A l’époque du premier mandat de Donald Trump, où l’administration américaine avait déjà mis en place des tarifs douaniers, certes moins élevés qu’aujourd’hui, « la Fed avait regardé au-delà de la hausse des prix ponctuelle que constituaient les droits de douane. Mais le contexte est différent cette fois-ci, souligne Jamie Niven. Cette fois, ce qui inquiète la Fed, ce sont les anticipations d’inflation. Et si elle baisse les taux dans un moment de ralentissement de la croissance ou de la consommation, alors que l’inflation est déjà élevée, ce mouvement s’ancrera dans les attentes des investisseurs, avec des répercussions sur les attentes salariales, sur l’inflation, et l’on entrera dans un cercle vicieux qui poussera l’inflation à un niveau élevé pendant longtemps ». Et la Fed aurait des difficultés à sortir de cette mécanique infernale.

Une baisse de précaution en décembre ?

« Ce que la banque centrale a fait,  – et de mon point de vue c’était une bonne attitude,  surtout si l’on prend en compte le soutien des investissements dans  l’IA – a été de garder les taux élevés le plus longtemps possible avant de devoir agir quand les signaux d’alarme ont commencé à s’activer », observe le gestionnaire de Candriam.

Ces signaux d’alarme qui ont influencé la Fed, ont surtout été ceux qui ont montré la détérioration du marché du travail. « C’est pour cela, affirme Jamie Niven, que la Fed a baissé ses taux, une première fois en septembre, une deuxième fois fin octobre ».

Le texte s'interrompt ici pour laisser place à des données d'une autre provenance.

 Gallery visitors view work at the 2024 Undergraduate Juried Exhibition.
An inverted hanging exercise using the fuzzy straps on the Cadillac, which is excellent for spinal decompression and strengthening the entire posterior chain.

La Fed baissera-t-elle une troisième fois ses taux en décembre ? « C’est la grande question. Je ne serais pas surpris qu’elle le fasse, la probabilité est selon moi d’au moins 50/50, parce que la Fed a toujours parlé de « insurance cuts » (des baisses de taux par précaution, NDLR) », affirme Jamie Niven.  Avec le gel de l’administration américaine pendant des semaines, la Fed manque de données, mais sa politique a toujours été d’effectuer des baisses de taux préventives  quand  l’économie ne va pas encore vraiment mal, mais où elle voit des risques de détérioration future suffisamment sérieux pour agir. Et Jerome Powell, l’actuel président de la Fed, devrait pousser en ce sens.

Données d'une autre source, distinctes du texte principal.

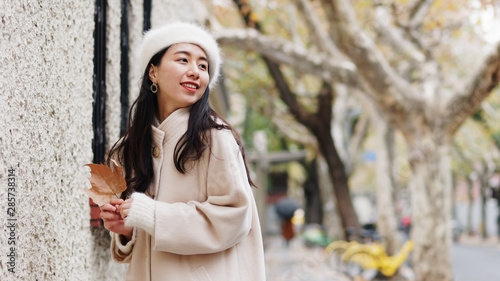 Beautiful young brunette woman in white beret and woolen sweater posing with blur street background. Outdoor fashion portrait of glamour young Chinese cheerful stylish lady, street photography.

L’indépendance de la Fed en question

 Voilà sur les données. Mais à cela s’ajoute un point politique :  le débat sur l’indépendance de la Fed et le besoin pour le budget de l’État d’avoir des taux d’intérêt bas. « Des taux bas,  c’est ce que veut Donald Trump. Paradoxalement, je ne suis pas sûr que ce soit la bonne chose pour le budget  fédéral, observe le gestionnaire de Candriam Parce que oui, en abaissant les taux plus que nécessaire, on finance la dette à court terme moins cher. Mais on accentue aussi la pentification de la courbe (la différence entre taux à court terme et taux à long terme, NDLR) et  le coût de financement peut finalement être plus élevé ».

Par ailleurs, les interrogations sur l’indépendance de la Fed pourraient également faire réagir les taux. « Il faudra voir qui succédera à Jerome Powell l’an prochain.  Si c’est un candidat crédible, comme Michelle Bowman ou Christopher Waller, qui sont plutôt des colombes sur le plan monétaire, qui sont assez fiables et cohérents avec ce qu’on attend d’un président de banque centrale, ce sera un bon choix. Mais si le choix se porte sur un nom plus inattendu, une personnalité de l’administration, proche de Donald Trump, parachutée à la tête de la Fed,  le marché sera plus mal à l’aise ». Ce malaise pourrait aussi se renforcer en fonction de l’issue de la question de Lisa Cook. Cette membre démocrate du conseil des gouverneurs de la Fed est sous pression,  l’administration Trump cherchant à la destituer en arguant d’une fraude hypothécaire. « Si elle est écartée, cela donnera aux Républicains une place supplémentaire au comité des gouverneurs, et cela leur donnera de quoi intervenir massivement dans la politique de la Réserve fédérale », observe Jamie Niven. « Et c’est alors que le marché va s’inquiéter »,

Conclusion : l’ère où les investisseurs pouvaient profiter des gains réguliers alimentés par une baisse des taux persistante est derrière nous. « Les rendements obligataires comportent un double risque, nourri à la fois par des forces structurelles et cycliques, avertit Jamie Niven. Et les investisseurs doivent désormais s’adapter à un monde où la volatilité des taux est devenue la norme et non l’exception ».